In this paper Sr isotope signatures are reported for 192 surface water (lakes/ponds and rivers/creeks) samples from within Denmark and an isotope distribution map is presented that may serve as a base for provenance applications, including archaeological migration studies, ground water – surface water – seawater interaction/contamination monitoring, and potentially for agricultural applications, including cases of authenticity proof for particular food products. The Sr isotopic compositions of surface waters range from 87Sr/86Sr = 0.7078 to 0.7125 (average 0.7096 ± 0.0016; 2r). This average value lies above the range of 87Sr/86Sr values between 0.7078 and 0.7082 expected from Late Cretaceous to Early Tertiary (Oligocene) limestones which form the dominant bedrock type in a NW–SE trending belt in Denmark. The elevated 87Sr/86Sr signatures >0.7095 are explained by additions to the surface waters of radiogenic Sr predominantly derived from the near-surface weathering and wash-out of Quarternary glaciogenic tills and soils deposited and formed during and after the last two ice age stages (Saale and Weichsel). The Sr isotopic compositions and concentrations of the surface waters can, therefore, best be modeled by a two-component mixing involving carbonaceous bedrock and glaciogenic cover sediments as the two predominant Sr sources. A feasibility study for using Sr isotopic compositions of surface waters as a proxy for bio-available Sr signatures was conducted in a representative test area on Zealand (Land of Legends, Lejre) where there is no use and application of commercial fertilizers. It is demonstrated that the Sr isotopic signatures of lake waters from within this area are slightly higher (but statistically still indistinguishable)

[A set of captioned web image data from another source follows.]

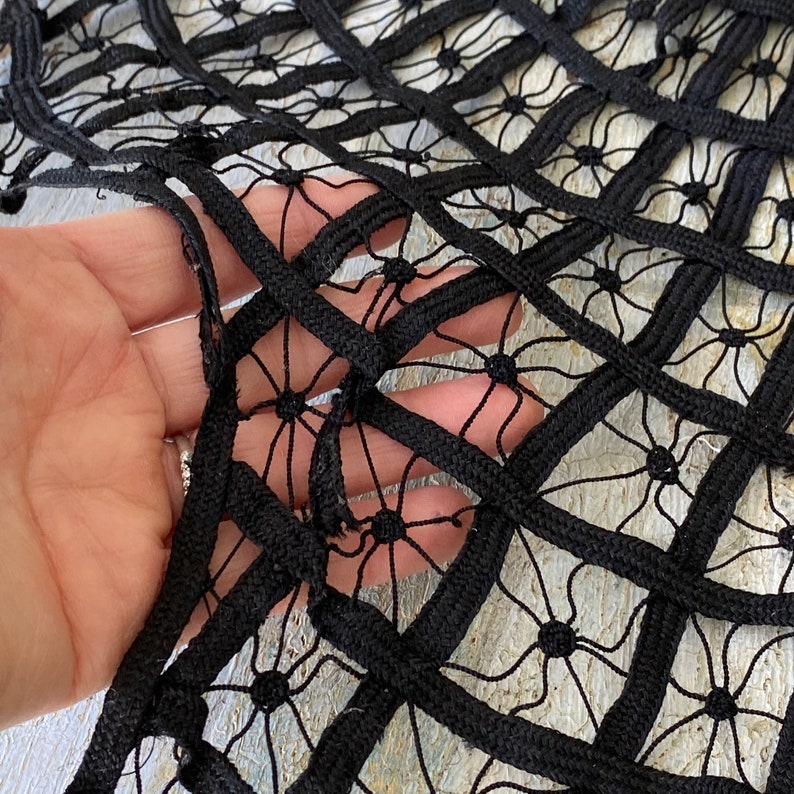 May include: Black lace fabric with a geometric pattern of squares and circles. The fabric is made of a thick, woven material and has a slightly textured surface.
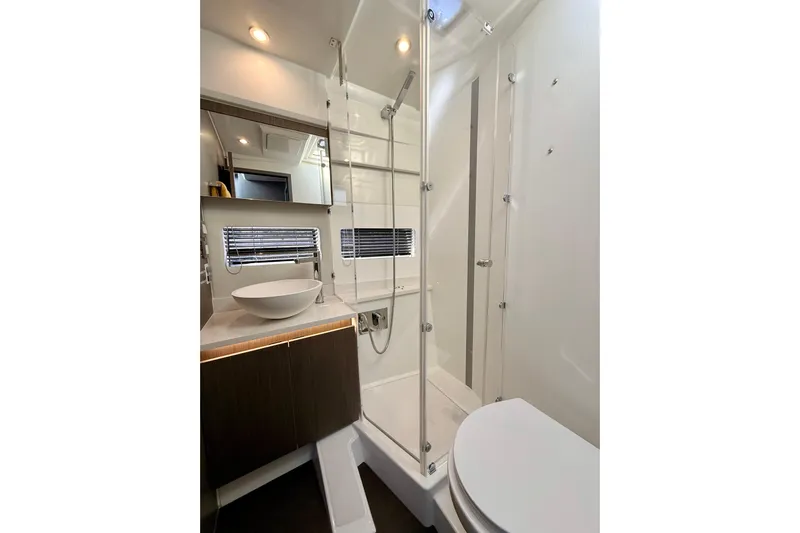  Yacht Photos Pics Modern bathroom in 2024 Jeanneau NC 1295 Fly yacht with sleek fixtures and glass shower.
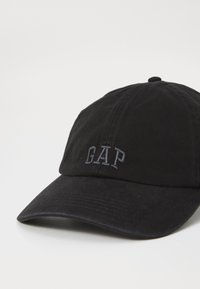 Fekete pamut baseball sapka, sötét szürke hímzett "GAP" logóval, ívelt karimával és hátul állítható pánttal. Texturált anyagfelület.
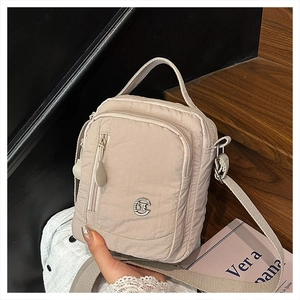 Detail view of cream nylon crossbody bag with multi-zipper pockets and silver logo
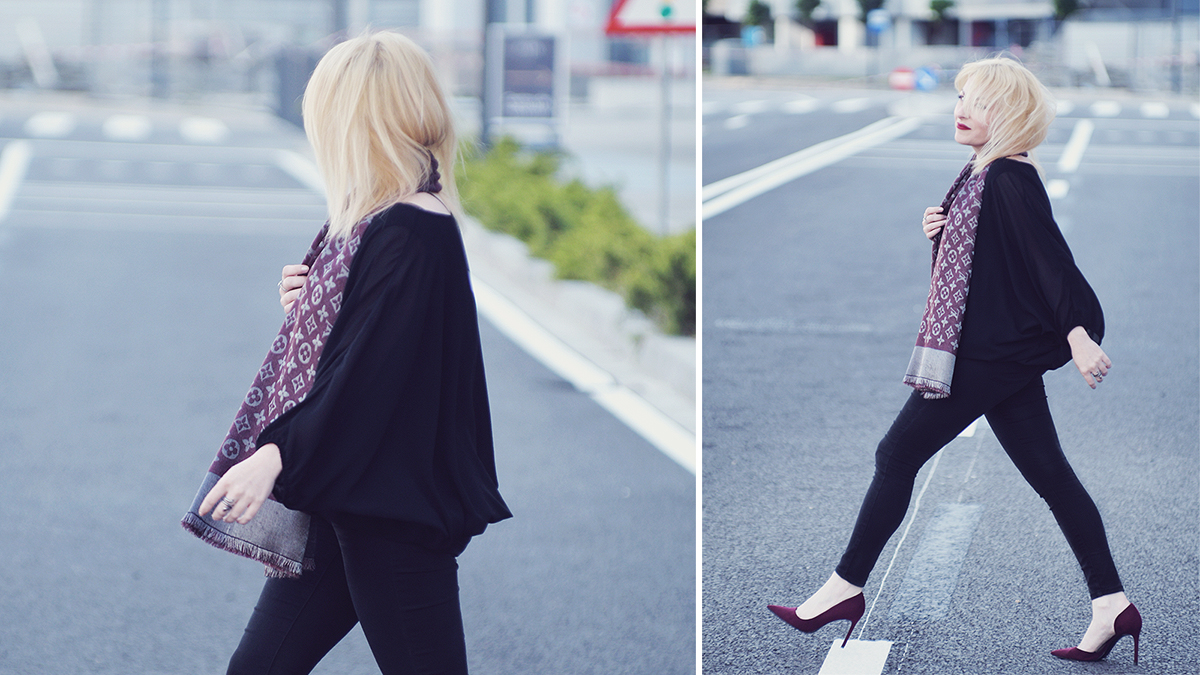 burgundy Louis Vuitton scarf, skinny black jeans, burgundy heels, black silk top, blonde hair, office look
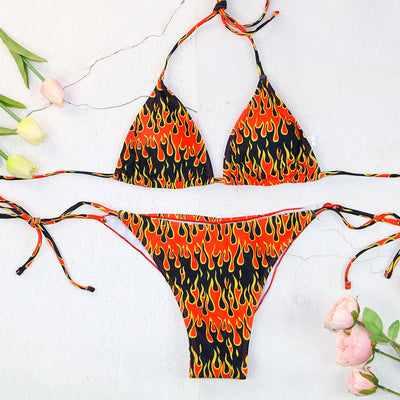 Flame print bikini swimsuit with a bandeau triangle top and tie-side split bottom in red, orange, yellow, and black. - Image 6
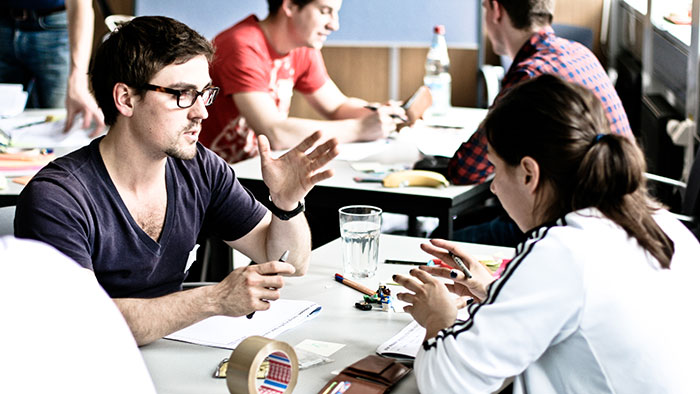 Two young people engage in an animated dischussion in the course of a lesson in a conference room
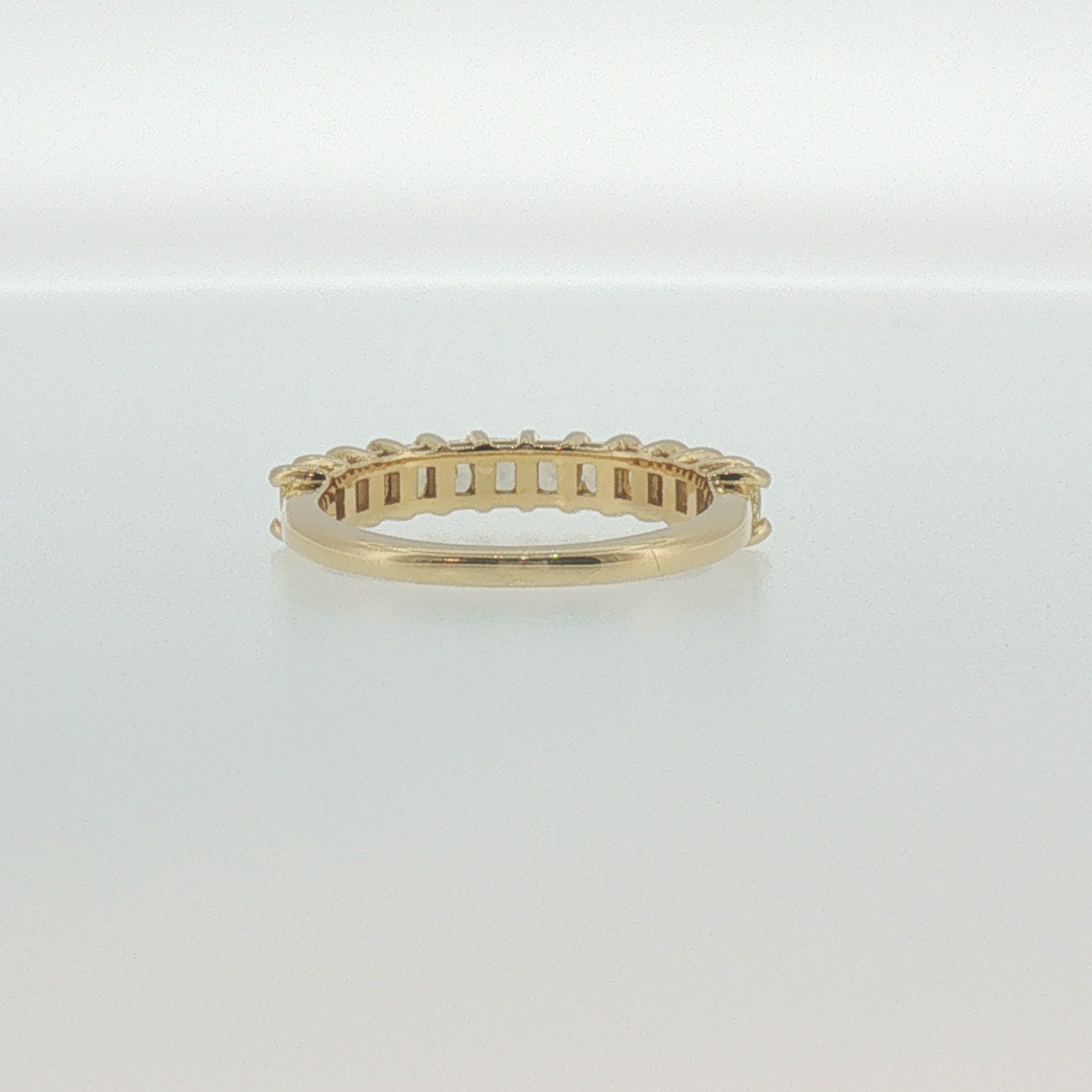 Fancy Yellow Diamond Shared Prong Band in Yellow Gold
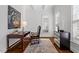 Well-lit home office with a modern desk, artwork, and plenty of natural light at 105 Jessfield Pl, Cary, NC 27519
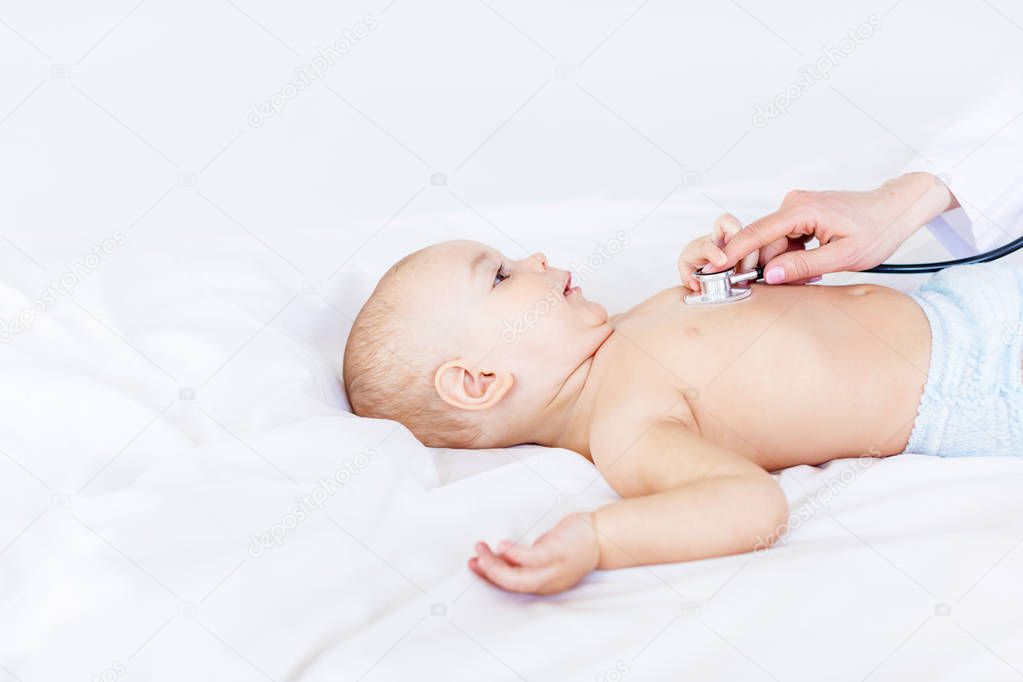 doctor examining baby boy with stethoscope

from the average value defined by snail shells and soil leachates considered to characterize the true bio-available Sr. In combination with results from other studies, this is interpreted to reflect the wash-out of Sr with a higher 87Sr/86Sr signature released by weathering in the topsoils into the saturated water tables, a component which is consequently not readily transferred into the shallow-rooting plants and into small herbivores feeding on them. Since drinking water is a likely important source of Sr uptake of humans and larger animals, the contention is that a surface water isotopic composition can potentially characterize the bio-available component relevant for human and carnivorous large animals. Spline functions and ordinary linear kriging were used for modeling the geographic distribution of bioavailable Sr isotopes over territorial Denmark. As expected, based on the two-source mixing scenario, the water 87Sr/86Sr ratio contour maps (with some notable exceptions) neither mirror the pre-Quarternary bedrock geology nor a (Pleistocene) soil-type distribution map of Denmark. As a conservative suggestion, the use of the average 87Sr/86Sr ratio of 0.7096 ± 0.0015 (2r) is recommended as an average for bio-available Sr from within Denmark (Bornholm excluded) for human and larger animals and as a confidence band for distinguishing ‘‘local’’ from ‘‘non-local’’ signatures in
archaeological provenance studies. The study also reveals that the average 87Sr/86Sr ratio of 0.7088 defined from soil extracts and small herbivores lies approximately 0.15% lower than that defined by the surface waters. The authors recommend using this lower value as a ‘‘local’’–‘‘non-local’’ discriminator
for food and plant authenticity control in agricultural applications.